It’s the intimacy of ENIKAlley Coffeehouse that Wayson Jones remembers most. The small carriage house-turned-performance space located just off H Street NE was a thriving hub for D.C.’s Black LGBTQ community in the 1980s. “I remember the intimacy. I remember the feeling of community,” Jones tells City Paper. “That was palpable—it seemed that everyone knew one another.”

Jones, who describes himself as gregarious, admits he still felt a “little socially awkward” during his first few visits to ENIKAlley, a performance venue, rehearsal space, and gathering spot for artists and political organizations that opened in 1982. A musician, performer, and visual artist, Jones didn’t begin to feel truly at home in the coffeehouse community until he began performing on its stage,  often with his longtime friend and frequent collaborator Essex Hemphill, the renowned poet, activist, and editor of Brother to Brother.

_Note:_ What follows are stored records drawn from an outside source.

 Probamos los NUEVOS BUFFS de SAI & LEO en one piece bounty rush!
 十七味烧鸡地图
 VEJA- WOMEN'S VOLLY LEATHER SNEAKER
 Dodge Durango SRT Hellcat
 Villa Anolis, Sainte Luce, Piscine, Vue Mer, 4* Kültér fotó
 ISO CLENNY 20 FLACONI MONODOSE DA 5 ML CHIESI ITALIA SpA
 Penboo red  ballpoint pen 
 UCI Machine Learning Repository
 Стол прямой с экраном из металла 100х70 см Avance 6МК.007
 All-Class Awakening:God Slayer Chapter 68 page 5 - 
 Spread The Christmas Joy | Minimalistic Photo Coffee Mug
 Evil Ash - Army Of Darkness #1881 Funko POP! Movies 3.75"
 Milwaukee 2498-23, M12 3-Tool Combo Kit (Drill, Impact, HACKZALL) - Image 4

Jones—along with acclaimed local artist and activist Christopher Prince, award-winning filmmaker Michelle Parkerson, writer and founding member of performance poets and writers’ collective Station-to-Station Gregory Adams, and playwright Pamela A. Jafari—has spent the past two years working to tell the long lost story of ENIKAlley. On Aug. 21, their new documentary, Fierceness Served! The ENIKAlley Coffeehouse, premieres virtually. Directed by Parkerson, the 34-minute film combines history, interviews, archival photos, music, and spoken word to tell the story of the influential but oft-forgotten space, which shuttered in 1989.